▶ What you need to do
Let the answer be the lines from the one with "Toxic cytokines/chemokines and" to the end of the entries, copied exactly with both boundary lines kept.

▶ The data

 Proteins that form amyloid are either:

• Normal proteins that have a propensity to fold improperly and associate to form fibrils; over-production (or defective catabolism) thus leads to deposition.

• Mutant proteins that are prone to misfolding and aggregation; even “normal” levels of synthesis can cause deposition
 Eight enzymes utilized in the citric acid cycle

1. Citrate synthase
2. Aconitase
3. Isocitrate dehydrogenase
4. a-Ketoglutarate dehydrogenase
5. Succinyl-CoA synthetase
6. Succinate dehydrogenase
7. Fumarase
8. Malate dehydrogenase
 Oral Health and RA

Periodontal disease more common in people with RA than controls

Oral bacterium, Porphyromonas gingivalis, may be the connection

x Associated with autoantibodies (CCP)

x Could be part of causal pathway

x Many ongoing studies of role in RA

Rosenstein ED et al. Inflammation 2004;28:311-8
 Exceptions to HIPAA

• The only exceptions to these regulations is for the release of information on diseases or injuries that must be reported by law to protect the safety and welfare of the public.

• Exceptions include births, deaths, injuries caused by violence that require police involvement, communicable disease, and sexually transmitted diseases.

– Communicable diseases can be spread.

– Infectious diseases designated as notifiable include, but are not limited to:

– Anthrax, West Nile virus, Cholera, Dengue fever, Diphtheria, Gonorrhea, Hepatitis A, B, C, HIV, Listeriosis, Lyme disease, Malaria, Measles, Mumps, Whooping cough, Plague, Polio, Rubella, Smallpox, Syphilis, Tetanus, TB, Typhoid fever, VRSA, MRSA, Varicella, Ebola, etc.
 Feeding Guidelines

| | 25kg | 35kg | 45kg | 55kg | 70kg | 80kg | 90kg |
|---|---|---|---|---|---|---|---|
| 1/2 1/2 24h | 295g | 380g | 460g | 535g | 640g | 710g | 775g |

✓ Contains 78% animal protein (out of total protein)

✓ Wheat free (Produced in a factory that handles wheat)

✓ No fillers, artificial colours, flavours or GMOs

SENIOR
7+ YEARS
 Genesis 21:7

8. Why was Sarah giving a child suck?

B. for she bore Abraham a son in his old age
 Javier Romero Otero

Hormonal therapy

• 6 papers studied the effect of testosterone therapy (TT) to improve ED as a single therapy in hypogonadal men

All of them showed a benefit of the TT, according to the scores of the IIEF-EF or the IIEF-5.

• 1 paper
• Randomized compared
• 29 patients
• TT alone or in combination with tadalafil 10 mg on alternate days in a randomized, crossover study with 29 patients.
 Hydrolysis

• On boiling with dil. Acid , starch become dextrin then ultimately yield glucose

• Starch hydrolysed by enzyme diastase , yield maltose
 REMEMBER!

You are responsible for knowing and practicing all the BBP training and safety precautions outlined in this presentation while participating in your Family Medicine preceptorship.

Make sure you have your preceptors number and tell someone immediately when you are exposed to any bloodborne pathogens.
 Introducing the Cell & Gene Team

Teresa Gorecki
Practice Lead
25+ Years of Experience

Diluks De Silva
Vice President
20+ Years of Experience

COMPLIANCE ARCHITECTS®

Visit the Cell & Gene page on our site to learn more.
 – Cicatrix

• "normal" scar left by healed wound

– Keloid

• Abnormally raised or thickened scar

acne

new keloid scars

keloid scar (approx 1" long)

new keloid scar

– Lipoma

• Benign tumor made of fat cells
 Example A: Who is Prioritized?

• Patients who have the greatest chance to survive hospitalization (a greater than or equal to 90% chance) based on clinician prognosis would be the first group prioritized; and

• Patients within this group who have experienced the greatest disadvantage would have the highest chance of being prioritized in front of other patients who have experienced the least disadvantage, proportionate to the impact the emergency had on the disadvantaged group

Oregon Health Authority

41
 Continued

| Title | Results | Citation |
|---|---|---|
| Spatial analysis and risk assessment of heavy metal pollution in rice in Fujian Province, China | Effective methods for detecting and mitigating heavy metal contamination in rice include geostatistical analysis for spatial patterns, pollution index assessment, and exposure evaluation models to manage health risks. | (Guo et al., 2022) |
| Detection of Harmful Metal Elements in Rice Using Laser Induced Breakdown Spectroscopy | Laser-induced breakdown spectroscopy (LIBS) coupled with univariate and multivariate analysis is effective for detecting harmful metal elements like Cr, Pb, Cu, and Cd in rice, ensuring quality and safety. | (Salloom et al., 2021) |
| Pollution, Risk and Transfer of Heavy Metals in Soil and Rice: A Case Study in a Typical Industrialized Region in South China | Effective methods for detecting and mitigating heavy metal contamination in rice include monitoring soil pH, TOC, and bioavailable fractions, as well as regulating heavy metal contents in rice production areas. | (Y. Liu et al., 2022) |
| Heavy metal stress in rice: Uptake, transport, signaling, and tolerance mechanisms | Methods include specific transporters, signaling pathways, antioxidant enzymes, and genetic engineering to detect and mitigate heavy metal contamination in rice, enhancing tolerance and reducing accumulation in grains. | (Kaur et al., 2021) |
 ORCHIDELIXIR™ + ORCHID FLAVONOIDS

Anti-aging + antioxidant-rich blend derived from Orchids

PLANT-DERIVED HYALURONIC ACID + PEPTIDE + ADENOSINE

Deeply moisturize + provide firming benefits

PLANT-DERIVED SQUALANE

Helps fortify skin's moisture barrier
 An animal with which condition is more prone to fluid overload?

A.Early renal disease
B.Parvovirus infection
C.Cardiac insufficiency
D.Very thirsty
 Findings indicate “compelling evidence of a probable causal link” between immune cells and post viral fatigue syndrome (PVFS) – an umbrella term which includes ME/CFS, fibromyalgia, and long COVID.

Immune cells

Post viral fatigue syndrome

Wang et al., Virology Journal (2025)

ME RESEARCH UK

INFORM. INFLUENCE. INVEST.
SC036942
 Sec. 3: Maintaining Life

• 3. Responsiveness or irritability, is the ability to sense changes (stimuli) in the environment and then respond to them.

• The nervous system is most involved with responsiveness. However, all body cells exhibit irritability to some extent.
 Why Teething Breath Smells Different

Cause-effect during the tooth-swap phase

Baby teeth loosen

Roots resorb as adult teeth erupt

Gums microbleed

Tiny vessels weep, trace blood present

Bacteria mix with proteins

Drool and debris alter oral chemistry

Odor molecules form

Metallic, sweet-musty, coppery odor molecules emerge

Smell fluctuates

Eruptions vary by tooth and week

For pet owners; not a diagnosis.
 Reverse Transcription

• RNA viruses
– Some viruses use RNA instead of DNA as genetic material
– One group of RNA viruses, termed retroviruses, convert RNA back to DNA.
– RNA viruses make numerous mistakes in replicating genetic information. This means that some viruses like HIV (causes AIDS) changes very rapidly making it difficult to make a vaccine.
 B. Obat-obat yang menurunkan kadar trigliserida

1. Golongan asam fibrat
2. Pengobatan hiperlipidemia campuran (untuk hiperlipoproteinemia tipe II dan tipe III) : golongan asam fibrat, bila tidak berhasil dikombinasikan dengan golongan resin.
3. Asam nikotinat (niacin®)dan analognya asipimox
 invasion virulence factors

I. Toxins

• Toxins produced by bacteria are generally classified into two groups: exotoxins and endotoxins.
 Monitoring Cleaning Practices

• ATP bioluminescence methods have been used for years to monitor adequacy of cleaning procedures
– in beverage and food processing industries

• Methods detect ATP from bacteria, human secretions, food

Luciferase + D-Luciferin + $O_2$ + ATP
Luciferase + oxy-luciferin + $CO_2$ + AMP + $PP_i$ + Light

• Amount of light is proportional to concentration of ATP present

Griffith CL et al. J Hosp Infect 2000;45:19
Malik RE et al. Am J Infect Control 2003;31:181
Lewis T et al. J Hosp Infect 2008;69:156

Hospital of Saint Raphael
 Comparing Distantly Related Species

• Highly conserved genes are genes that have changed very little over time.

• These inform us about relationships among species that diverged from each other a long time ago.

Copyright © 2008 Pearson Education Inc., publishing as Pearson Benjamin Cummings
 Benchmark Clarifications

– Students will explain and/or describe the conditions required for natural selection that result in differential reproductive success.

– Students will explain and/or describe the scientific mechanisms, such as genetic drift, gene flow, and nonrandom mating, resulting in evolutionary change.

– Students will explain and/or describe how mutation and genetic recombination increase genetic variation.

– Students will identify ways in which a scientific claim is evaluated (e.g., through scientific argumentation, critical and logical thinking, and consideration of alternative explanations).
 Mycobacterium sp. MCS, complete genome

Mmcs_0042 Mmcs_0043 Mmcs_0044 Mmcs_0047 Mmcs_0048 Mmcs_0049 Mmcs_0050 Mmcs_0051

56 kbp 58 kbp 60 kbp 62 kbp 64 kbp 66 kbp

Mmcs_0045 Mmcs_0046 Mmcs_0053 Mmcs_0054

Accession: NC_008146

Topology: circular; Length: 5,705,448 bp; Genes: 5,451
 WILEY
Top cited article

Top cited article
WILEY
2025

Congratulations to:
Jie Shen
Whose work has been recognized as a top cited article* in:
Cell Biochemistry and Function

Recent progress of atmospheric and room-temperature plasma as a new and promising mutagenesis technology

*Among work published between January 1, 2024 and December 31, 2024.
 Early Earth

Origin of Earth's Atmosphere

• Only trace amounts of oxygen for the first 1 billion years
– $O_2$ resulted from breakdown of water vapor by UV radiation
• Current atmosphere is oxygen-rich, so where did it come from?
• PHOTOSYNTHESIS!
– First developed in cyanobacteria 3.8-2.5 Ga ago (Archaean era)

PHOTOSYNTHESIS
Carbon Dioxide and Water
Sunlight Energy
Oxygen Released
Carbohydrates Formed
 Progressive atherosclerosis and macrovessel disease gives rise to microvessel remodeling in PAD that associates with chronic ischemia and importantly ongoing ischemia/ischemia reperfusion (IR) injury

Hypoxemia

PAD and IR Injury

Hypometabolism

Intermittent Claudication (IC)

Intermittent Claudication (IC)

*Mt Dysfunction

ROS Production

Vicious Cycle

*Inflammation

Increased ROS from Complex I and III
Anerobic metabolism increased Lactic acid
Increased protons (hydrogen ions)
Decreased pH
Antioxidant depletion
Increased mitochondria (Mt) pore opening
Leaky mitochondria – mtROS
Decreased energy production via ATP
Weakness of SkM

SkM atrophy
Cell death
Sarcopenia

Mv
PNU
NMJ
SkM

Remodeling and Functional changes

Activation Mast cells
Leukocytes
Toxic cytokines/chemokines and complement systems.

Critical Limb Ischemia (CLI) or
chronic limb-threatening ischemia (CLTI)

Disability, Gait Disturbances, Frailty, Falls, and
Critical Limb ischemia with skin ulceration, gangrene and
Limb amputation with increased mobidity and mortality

▶ Written response
Toxic cytokines/chemokines and complement systems.

Critical Limb Ischemia (CLI) or
chronic limb-threatening ischemia (CLTI)

Disability, Gait Disturbances, Frailty, Falls, and
Critical Limb ischemia with skin ulceration, gangrene and
Limb amputation with increased mobidity and mortality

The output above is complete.